**** DATA EXTRACT ****

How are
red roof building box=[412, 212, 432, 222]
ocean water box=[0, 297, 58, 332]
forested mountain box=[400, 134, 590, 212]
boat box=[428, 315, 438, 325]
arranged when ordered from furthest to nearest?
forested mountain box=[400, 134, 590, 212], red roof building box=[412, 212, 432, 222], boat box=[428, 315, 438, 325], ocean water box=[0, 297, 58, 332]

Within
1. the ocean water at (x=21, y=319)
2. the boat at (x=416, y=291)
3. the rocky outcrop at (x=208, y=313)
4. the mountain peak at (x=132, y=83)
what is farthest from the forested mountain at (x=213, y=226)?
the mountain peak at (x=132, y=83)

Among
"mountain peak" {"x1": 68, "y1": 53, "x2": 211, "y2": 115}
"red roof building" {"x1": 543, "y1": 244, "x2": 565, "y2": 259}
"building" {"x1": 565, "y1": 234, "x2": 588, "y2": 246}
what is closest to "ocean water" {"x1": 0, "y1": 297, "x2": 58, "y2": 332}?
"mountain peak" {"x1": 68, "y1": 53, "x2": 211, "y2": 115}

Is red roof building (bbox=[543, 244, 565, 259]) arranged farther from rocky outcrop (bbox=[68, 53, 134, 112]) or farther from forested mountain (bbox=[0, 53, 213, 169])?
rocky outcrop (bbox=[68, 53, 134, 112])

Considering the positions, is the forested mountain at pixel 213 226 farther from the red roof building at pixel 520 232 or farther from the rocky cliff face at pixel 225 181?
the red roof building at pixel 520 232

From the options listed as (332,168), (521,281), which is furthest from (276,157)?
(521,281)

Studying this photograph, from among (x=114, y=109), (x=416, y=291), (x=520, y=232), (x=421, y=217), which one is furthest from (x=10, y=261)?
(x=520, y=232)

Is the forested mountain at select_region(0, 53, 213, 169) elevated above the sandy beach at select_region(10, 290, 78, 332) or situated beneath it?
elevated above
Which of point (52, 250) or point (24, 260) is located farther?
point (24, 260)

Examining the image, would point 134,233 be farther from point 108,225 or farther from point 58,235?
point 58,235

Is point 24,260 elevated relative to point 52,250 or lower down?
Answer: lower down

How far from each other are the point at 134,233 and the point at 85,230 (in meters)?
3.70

****

AIM OF THE EXERCISE
Copy each of the items above verbatim, line for line.

PROBLEM SOLUTION
How are
red roof building box=[412, 212, 432, 222]
ocean water box=[0, 297, 58, 332]
forested mountain box=[400, 134, 590, 212]
boat box=[428, 315, 438, 325]
arranged when ordered from furthest to nearest?
forested mountain box=[400, 134, 590, 212], red roof building box=[412, 212, 432, 222], boat box=[428, 315, 438, 325], ocean water box=[0, 297, 58, 332]

Within
1. the ocean water at (x=21, y=319)
2. the boat at (x=416, y=291)
3. the rocky outcrop at (x=208, y=313)
4. the mountain peak at (x=132, y=83)
what is farthest from the forested mountain at (x=213, y=226)?
the mountain peak at (x=132, y=83)

Among
"mountain peak" {"x1": 68, "y1": 53, "x2": 211, "y2": 115}
"red roof building" {"x1": 543, "y1": 244, "x2": 565, "y2": 259}
"building" {"x1": 565, "y1": 234, "x2": 588, "y2": 246}
what is closest to "ocean water" {"x1": 0, "y1": 297, "x2": 58, "y2": 332}?
"mountain peak" {"x1": 68, "y1": 53, "x2": 211, "y2": 115}

Is red roof building (bbox=[543, 244, 565, 259]) arranged farther from rocky outcrop (bbox=[68, 53, 134, 112]) or farther from forested mountain (bbox=[0, 53, 213, 169])?
rocky outcrop (bbox=[68, 53, 134, 112])

Considering the positions, is the forested mountain at pixel 213 226 farther from the red roof building at pixel 520 232 or farther from the rocky cliff face at pixel 225 181?
the red roof building at pixel 520 232

From the options listed as (332,168), (521,281), which is furthest from (276,157)?
(521,281)

Studying this photograph, from among (x=114, y=109), (x=416, y=291), (x=520, y=232), (x=421, y=217), which one is furthest from (x=10, y=261)?
(x=520, y=232)

Is the forested mountain at select_region(0, 53, 213, 169) elevated above the sandy beach at select_region(10, 290, 78, 332) or situated beneath it?
elevated above
Which of point (52, 250) or point (24, 260) is located farther?
point (24, 260)

Examining the image, would point 134,233 be farther from point 108,225 or farther from point 58,235?
point 58,235

Is point 24,260 elevated relative to point 52,250 or lower down?
Answer: lower down

How far from each other are the point at 134,233 and the point at 85,230 (in meters)?
3.70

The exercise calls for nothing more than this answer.